This laundry-folding robot may take hours, but at least you don’t have to fold laundry

The last laundry-folding robot we saw in action took a long time to get a small towel neatly folded into a little rectangle, and that was with the video sped up.

Laundroid is no faster, based on a demonstration at the CEATEC consumer electronics show, which is currently taking place in Tokyo. It took several minutes for the robot — hidden inside a futuristic-looking black cabinet — to fold up a freshly washed T-shirt, according to Engadget. Although it did the task decently if not in Martha Stewart-approved style, it’s obviously not ready to take on a basket full of jeans and sheets.

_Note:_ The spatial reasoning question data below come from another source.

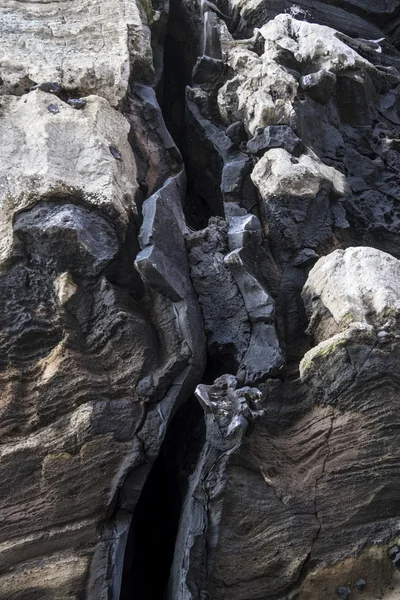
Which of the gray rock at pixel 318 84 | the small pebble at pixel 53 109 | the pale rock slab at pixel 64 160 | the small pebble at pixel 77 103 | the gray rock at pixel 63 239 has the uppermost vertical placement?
the gray rock at pixel 318 84

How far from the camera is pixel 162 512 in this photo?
5402 millimetres

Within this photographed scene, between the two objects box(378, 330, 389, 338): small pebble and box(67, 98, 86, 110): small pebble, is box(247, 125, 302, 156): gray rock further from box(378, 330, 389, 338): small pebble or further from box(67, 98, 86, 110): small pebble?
box(378, 330, 389, 338): small pebble

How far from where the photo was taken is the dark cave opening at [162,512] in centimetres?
480

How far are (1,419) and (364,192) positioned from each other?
3.96 m

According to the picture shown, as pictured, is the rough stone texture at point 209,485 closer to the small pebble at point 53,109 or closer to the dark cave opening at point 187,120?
the dark cave opening at point 187,120

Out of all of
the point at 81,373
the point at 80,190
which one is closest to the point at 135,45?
the point at 80,190

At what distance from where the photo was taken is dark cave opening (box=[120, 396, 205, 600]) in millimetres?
4797

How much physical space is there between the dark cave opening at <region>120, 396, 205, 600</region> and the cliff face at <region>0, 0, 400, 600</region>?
0.07 feet

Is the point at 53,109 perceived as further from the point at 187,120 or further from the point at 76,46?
the point at 187,120

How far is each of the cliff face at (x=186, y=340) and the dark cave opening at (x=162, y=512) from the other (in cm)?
2

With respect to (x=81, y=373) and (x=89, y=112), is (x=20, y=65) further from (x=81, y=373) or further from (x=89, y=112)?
(x=81, y=373)

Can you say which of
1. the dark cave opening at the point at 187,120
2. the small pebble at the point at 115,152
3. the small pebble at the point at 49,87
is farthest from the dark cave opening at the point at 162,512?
the small pebble at the point at 49,87

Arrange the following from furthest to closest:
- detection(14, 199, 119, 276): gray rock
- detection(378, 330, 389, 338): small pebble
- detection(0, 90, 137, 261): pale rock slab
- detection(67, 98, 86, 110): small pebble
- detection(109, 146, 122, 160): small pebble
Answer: detection(67, 98, 86, 110): small pebble, detection(109, 146, 122, 160): small pebble, detection(0, 90, 137, 261): pale rock slab, detection(14, 199, 119, 276): gray rock, detection(378, 330, 389, 338): small pebble

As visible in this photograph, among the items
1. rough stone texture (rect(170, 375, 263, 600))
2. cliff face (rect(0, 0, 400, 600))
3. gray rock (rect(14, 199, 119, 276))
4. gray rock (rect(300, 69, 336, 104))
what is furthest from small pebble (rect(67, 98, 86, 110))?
rough stone texture (rect(170, 375, 263, 600))
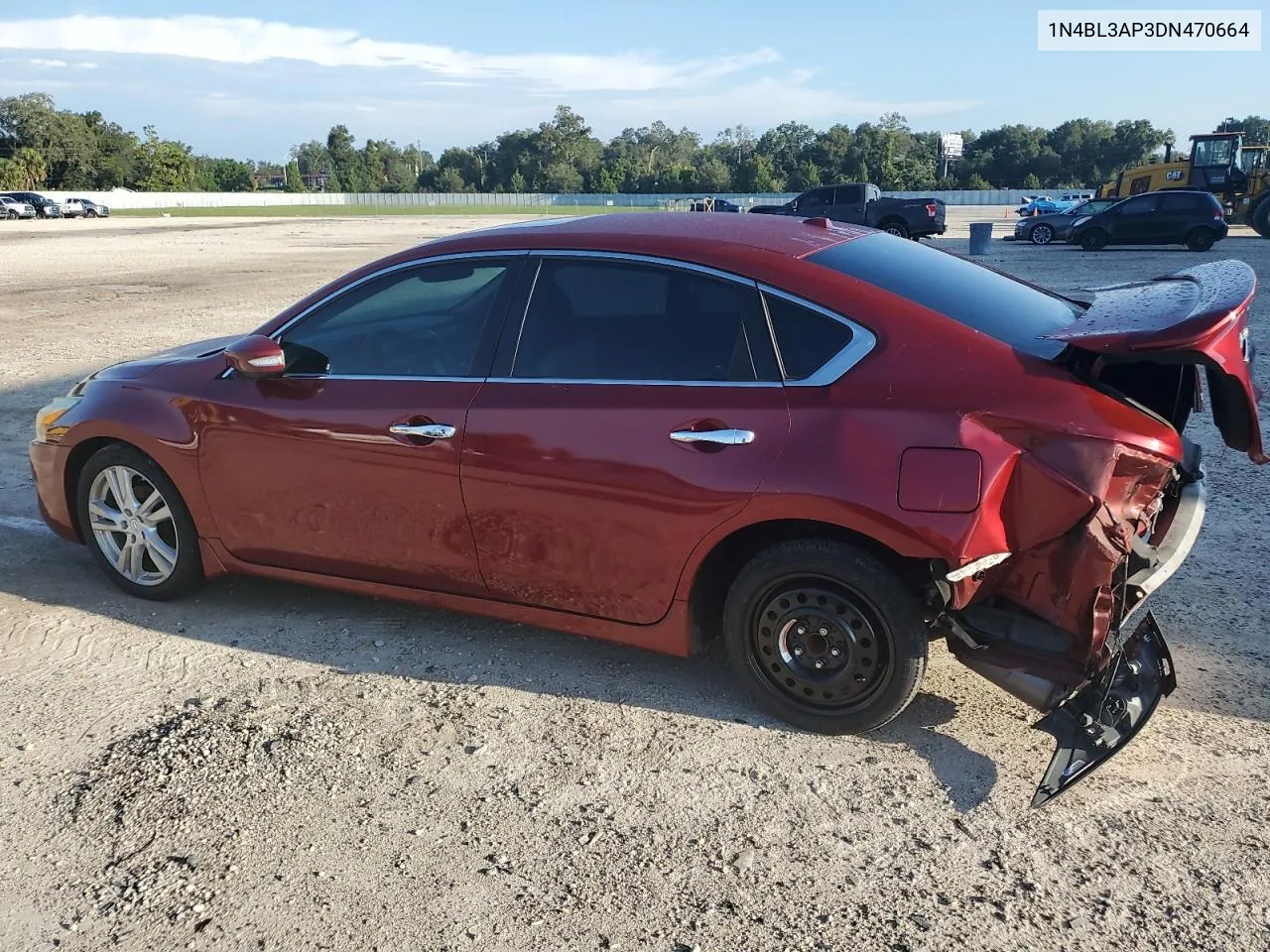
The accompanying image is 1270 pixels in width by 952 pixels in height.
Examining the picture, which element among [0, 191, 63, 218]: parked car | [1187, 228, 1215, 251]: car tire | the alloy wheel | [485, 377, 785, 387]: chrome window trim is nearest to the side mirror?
the alloy wheel

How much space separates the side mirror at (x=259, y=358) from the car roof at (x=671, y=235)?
0.72m

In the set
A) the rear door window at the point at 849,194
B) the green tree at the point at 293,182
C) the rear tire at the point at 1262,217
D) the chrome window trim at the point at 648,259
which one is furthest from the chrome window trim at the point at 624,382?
the green tree at the point at 293,182

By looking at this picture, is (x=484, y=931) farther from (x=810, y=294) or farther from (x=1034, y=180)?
(x=1034, y=180)

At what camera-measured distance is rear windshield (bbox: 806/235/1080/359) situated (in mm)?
3262

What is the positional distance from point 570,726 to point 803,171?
324ft

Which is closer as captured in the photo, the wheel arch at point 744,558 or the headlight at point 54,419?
the wheel arch at point 744,558

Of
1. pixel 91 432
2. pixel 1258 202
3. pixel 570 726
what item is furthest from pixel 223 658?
pixel 1258 202

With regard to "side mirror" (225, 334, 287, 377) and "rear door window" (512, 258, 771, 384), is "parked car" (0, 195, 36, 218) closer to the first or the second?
"side mirror" (225, 334, 287, 377)

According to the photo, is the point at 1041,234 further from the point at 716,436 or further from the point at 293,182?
the point at 293,182

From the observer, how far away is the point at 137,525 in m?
4.54

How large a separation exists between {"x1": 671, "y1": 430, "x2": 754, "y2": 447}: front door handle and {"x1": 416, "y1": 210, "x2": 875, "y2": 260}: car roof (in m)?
0.65

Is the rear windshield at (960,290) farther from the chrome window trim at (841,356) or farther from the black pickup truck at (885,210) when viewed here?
the black pickup truck at (885,210)

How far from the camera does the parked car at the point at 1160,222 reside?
976 inches

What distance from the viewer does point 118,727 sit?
11.7ft
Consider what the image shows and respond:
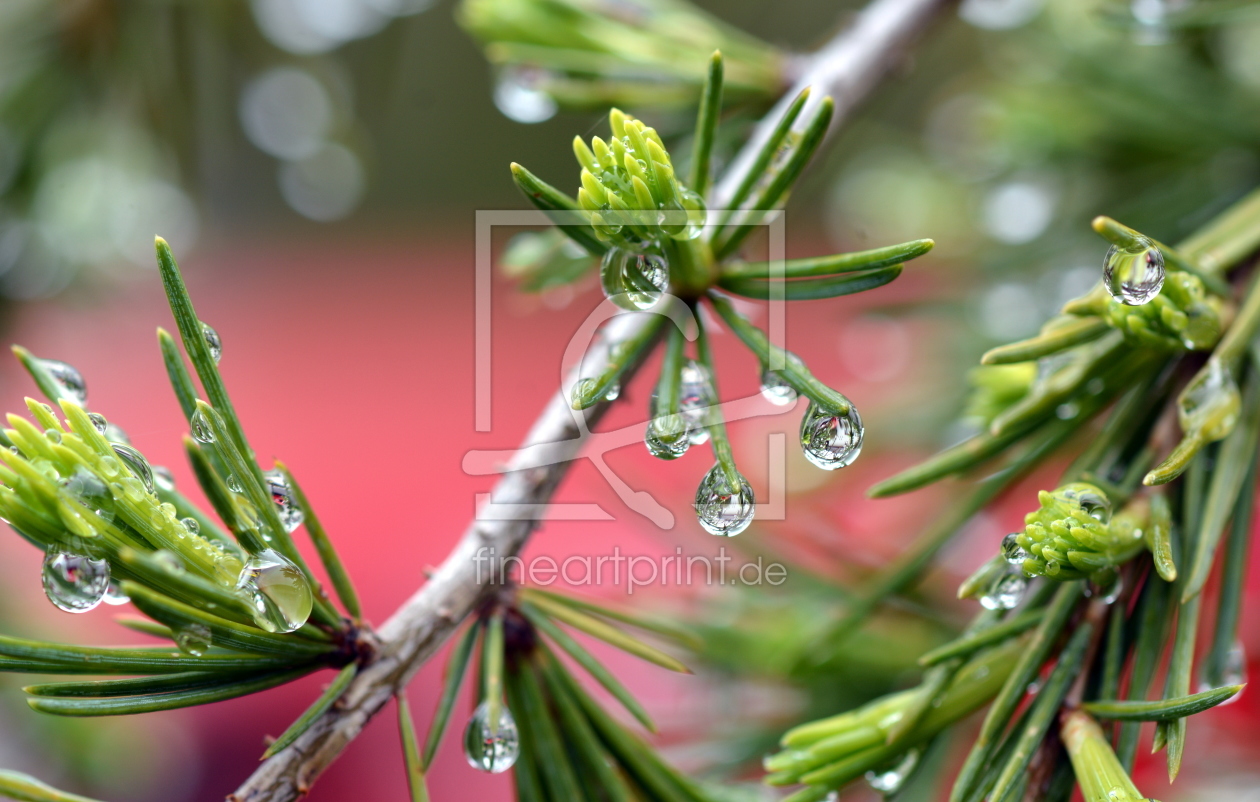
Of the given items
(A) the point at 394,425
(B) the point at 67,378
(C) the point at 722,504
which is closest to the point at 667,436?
(C) the point at 722,504


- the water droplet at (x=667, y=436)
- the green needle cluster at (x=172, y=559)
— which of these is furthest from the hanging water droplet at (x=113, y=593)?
the water droplet at (x=667, y=436)

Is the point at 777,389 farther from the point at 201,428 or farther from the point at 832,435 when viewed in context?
the point at 201,428

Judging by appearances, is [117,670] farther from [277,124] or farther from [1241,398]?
[277,124]

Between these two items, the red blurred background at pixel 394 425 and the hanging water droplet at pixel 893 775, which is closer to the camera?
the hanging water droplet at pixel 893 775

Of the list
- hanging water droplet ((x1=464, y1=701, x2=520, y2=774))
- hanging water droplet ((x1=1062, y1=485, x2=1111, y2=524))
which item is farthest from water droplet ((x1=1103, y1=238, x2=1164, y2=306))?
hanging water droplet ((x1=464, y1=701, x2=520, y2=774))

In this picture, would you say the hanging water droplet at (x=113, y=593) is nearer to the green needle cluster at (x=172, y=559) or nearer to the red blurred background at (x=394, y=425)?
the green needle cluster at (x=172, y=559)
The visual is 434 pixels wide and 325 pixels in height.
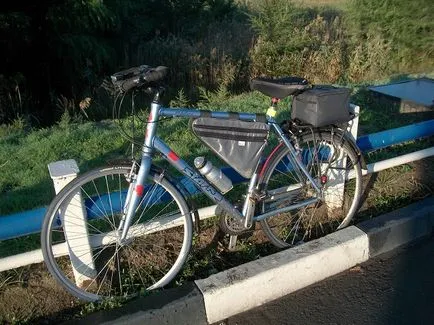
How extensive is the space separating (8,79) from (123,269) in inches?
253

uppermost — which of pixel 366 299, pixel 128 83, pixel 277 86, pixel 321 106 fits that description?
pixel 128 83

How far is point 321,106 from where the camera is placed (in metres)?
3.37

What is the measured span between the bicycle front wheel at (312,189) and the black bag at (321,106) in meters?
0.12

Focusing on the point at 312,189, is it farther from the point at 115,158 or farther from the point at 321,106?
the point at 115,158

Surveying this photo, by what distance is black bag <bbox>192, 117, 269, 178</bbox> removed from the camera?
3059 mm

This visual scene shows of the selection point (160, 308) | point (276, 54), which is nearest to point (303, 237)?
point (160, 308)

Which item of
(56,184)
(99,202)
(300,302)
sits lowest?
(300,302)

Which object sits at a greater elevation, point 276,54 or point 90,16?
point 90,16

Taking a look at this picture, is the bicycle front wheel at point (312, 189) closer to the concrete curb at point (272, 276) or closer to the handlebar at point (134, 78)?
the concrete curb at point (272, 276)

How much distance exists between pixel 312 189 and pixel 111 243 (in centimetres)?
156

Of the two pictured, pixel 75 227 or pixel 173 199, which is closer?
pixel 75 227

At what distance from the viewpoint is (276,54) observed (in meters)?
9.40

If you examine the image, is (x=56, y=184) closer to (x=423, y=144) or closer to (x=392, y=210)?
(x=392, y=210)

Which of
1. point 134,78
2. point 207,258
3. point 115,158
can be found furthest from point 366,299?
point 115,158
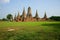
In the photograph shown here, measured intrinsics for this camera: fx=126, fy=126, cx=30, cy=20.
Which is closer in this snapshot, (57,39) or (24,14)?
(57,39)

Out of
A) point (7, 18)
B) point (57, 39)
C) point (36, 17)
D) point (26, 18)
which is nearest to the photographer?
point (57, 39)

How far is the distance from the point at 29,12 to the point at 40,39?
96.6 m

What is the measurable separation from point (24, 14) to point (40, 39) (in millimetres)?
92694

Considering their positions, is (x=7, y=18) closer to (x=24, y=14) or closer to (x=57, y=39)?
(x=24, y=14)

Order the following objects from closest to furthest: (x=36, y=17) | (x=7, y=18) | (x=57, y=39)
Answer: (x=57, y=39) → (x=36, y=17) → (x=7, y=18)

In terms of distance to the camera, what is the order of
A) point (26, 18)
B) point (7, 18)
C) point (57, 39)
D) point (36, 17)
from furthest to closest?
1. point (7, 18)
2. point (36, 17)
3. point (26, 18)
4. point (57, 39)

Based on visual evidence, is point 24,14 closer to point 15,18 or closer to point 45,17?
point 15,18

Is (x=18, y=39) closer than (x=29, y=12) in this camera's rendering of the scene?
Yes

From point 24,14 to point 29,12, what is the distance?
605 cm

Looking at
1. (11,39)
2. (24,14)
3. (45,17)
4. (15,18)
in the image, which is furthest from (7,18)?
(11,39)

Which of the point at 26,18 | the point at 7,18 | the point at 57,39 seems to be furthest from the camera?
the point at 7,18

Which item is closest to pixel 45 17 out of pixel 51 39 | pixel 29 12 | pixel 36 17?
pixel 36 17

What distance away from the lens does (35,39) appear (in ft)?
42.8

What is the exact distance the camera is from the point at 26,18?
104000 millimetres
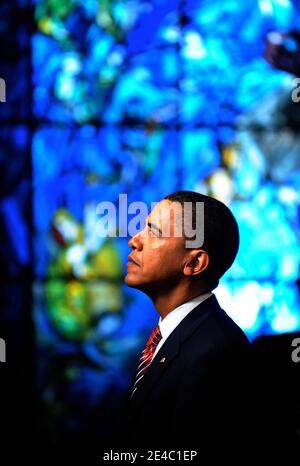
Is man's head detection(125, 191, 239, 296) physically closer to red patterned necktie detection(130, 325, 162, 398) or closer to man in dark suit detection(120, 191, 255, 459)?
man in dark suit detection(120, 191, 255, 459)

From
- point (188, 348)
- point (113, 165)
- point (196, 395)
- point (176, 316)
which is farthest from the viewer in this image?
point (113, 165)

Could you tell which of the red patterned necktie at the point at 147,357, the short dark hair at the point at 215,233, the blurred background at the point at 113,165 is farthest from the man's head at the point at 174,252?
the blurred background at the point at 113,165

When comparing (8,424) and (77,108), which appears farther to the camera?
(77,108)

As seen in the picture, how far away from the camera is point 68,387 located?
473 centimetres

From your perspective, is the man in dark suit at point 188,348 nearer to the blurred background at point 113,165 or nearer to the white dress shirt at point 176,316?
the white dress shirt at point 176,316

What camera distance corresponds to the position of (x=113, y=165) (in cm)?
490

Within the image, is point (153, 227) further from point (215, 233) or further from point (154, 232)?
point (215, 233)

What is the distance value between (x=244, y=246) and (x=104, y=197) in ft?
3.06

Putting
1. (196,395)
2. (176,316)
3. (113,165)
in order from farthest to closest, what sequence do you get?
(113,165) → (176,316) → (196,395)

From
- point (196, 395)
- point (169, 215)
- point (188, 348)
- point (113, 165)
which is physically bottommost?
point (196, 395)

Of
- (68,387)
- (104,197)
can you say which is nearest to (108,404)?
(68,387)

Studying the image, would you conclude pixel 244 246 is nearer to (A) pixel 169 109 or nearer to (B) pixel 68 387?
(A) pixel 169 109

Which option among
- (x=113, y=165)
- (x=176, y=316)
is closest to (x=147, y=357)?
(x=176, y=316)

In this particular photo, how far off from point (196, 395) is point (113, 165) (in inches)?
132
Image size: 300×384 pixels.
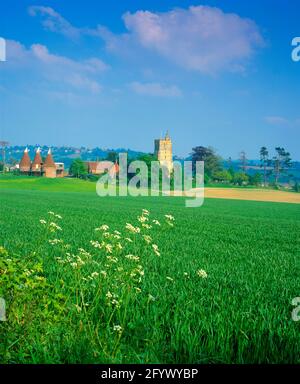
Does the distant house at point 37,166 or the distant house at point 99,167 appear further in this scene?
the distant house at point 99,167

The clothes-folding robot is the result of a collaboration between Daiwa House, Panasonic, and Seven Dreamers. It will be a long road, and four or five years, before we see the bots in homes. It will go through rounds of beta and corporate users first.

Related: Probably no one loves laundry as much as this group of washing machine enthusiasts

It sounds like the Laundroid is working through a similar problem facing researchers at UC Berkeley, who made a laundry bot using Willow Garage’s $280,000 Personal Robot 2. Clothing and towels are “deformable objects,” meaning their shapes differ depending on how it’s bunched up. A glass always looks the same, but a shirt has many different forms. Because these items aren’t folded in the same way, the bot first needs to determine what it is. “The challenges posed by robotic towel-folding reflect important challenges inherent in robotic perception and manipulation for deformable objects,” Assistant Professor Pieter Abbeel tells UC Berkeley News Center. The Laundroid is having particular trouble with socks, apparently.

One difference between UC Berkeley’s robot and the Laundroid is that the latter is a stationary object, whereas the former is mobile and can also fetch you a beer. The Robot 2 is also further away from coming to a retailer near you, so even though it takes the Laundroid seven hours to fold an entire basket of clothes, it still currently has the advantage of the more Rosie-esque robot.